Copy every entry below verbatim, except for images.

[[ Exercise materials open ]]

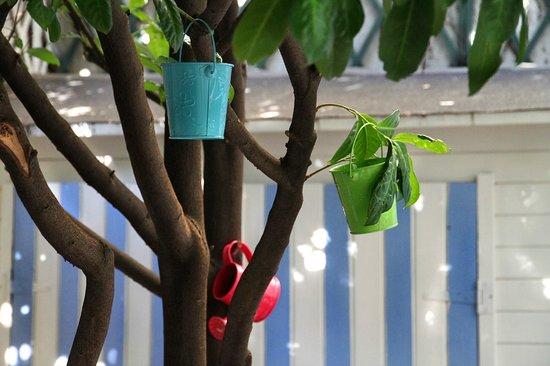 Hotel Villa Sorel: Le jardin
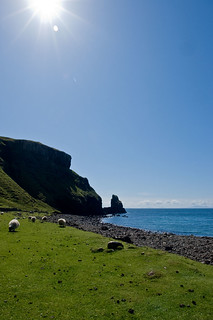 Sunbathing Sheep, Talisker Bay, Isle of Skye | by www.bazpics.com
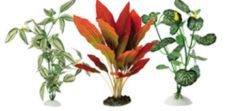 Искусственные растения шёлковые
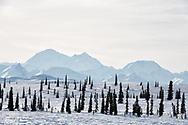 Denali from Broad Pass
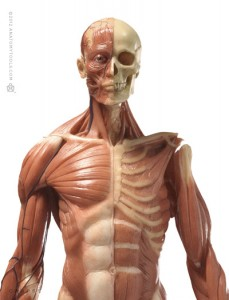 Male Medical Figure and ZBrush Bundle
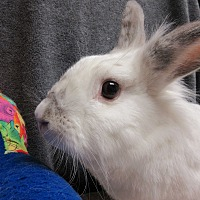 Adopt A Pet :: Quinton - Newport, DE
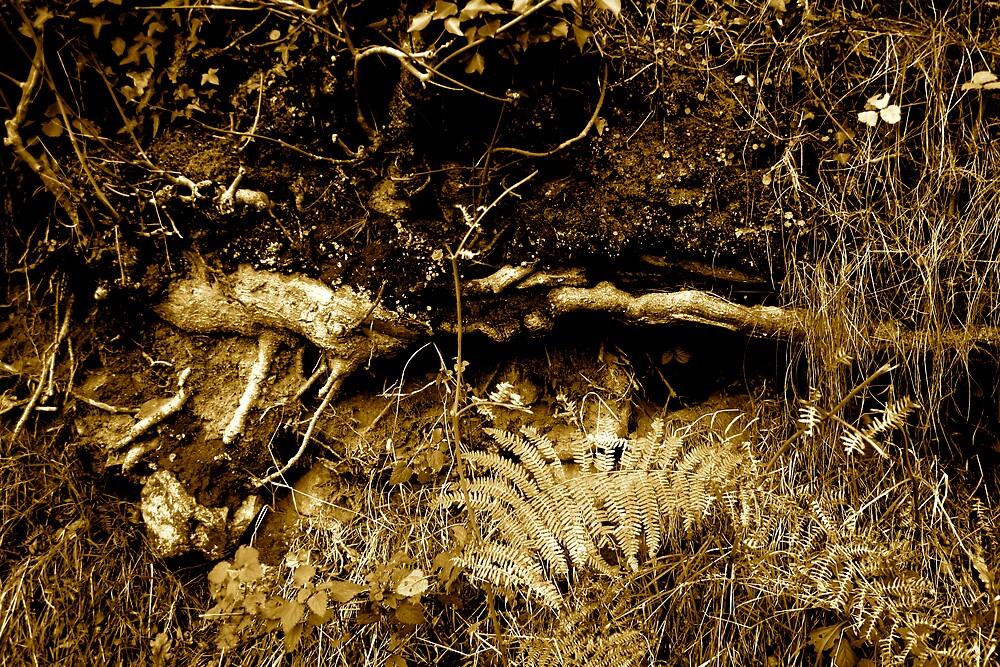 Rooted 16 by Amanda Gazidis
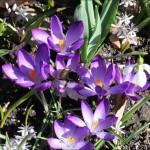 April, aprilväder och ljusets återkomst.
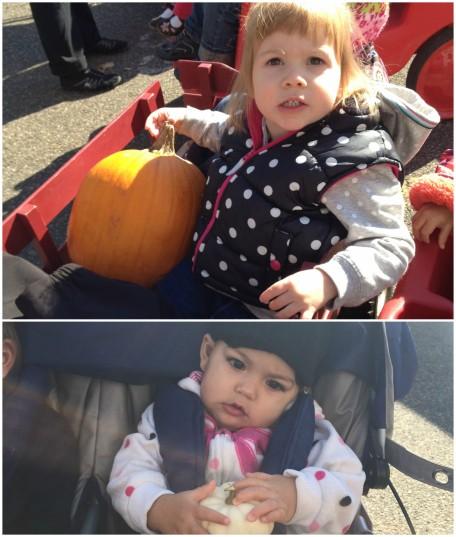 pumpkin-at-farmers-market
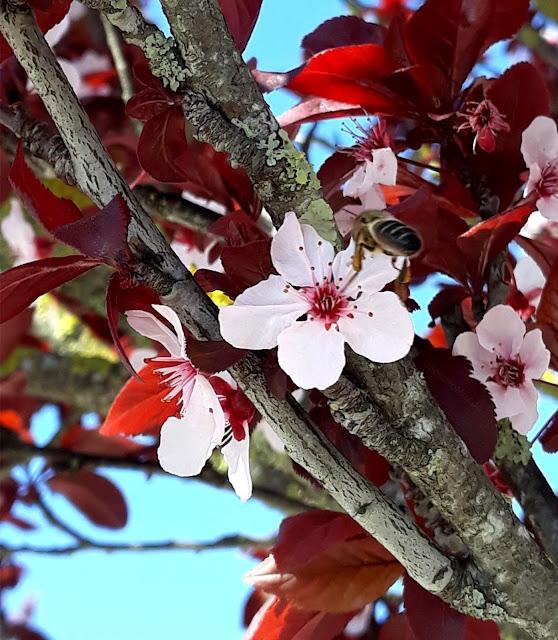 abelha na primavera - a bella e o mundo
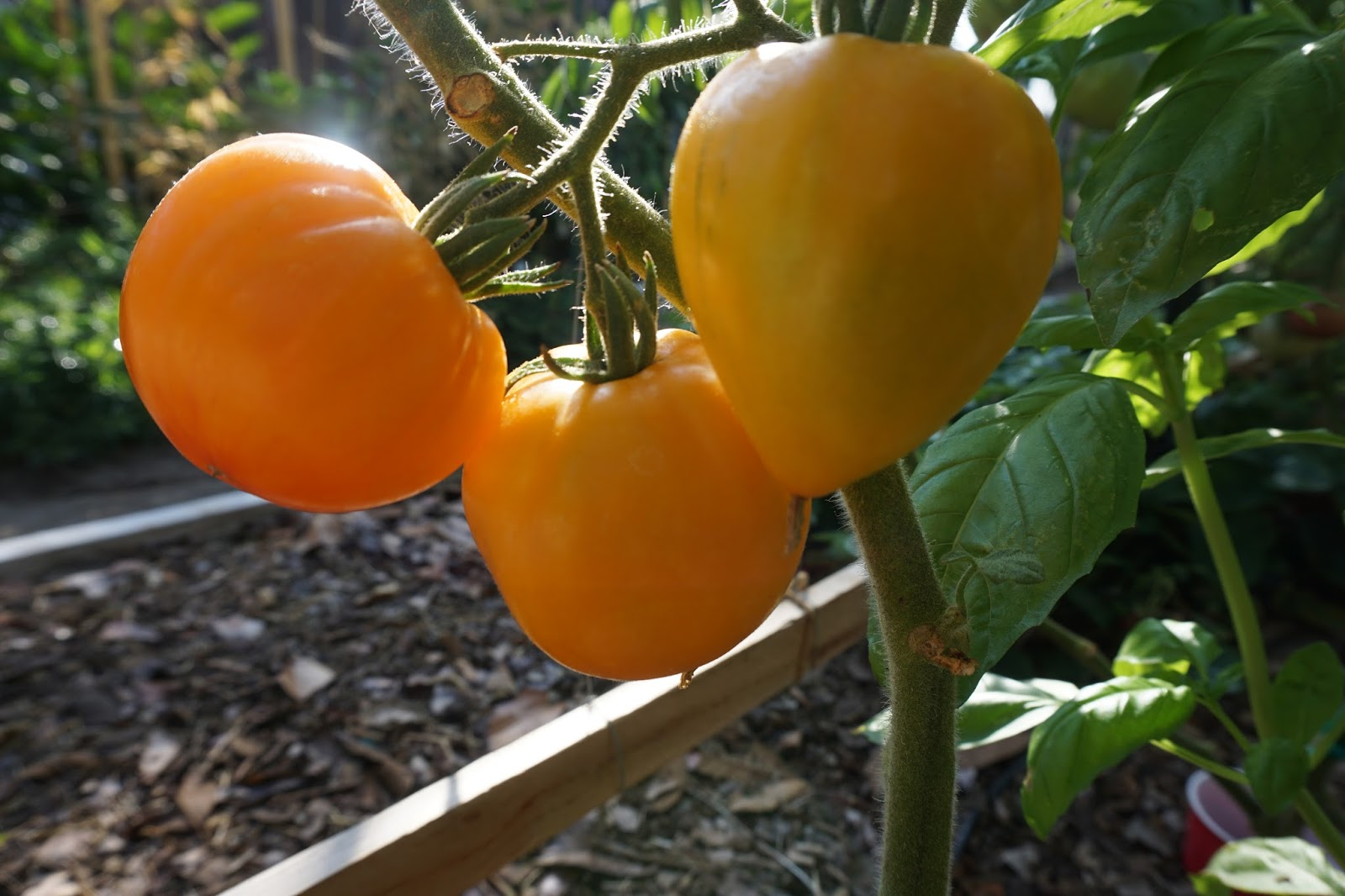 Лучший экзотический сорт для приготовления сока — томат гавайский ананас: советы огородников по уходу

[[ Exercise materials closed ]]

## Answer to the problem
 Hotel Villa Sorel: Le jardin
 Sunbathing Sheep, Talisker Bay, Isle of Skye | by www.bazpics.com
 Искусственные растения шёлковые
 Denali from Broad Pass
 Male Medical Figure and ZBrush Bundle
 Adopt A Pet :: Quinton - Newport, DE
 Rooted 16 by Amanda Gazidis
 April, aprilväder och ljusets återkomst.
 pumpkin-at-farmers-market
 abelha na primavera - a bella e o mundo
 Лучший экзотический сорт для приготовления сока — томат гавайский ананас: советы огородников по уходу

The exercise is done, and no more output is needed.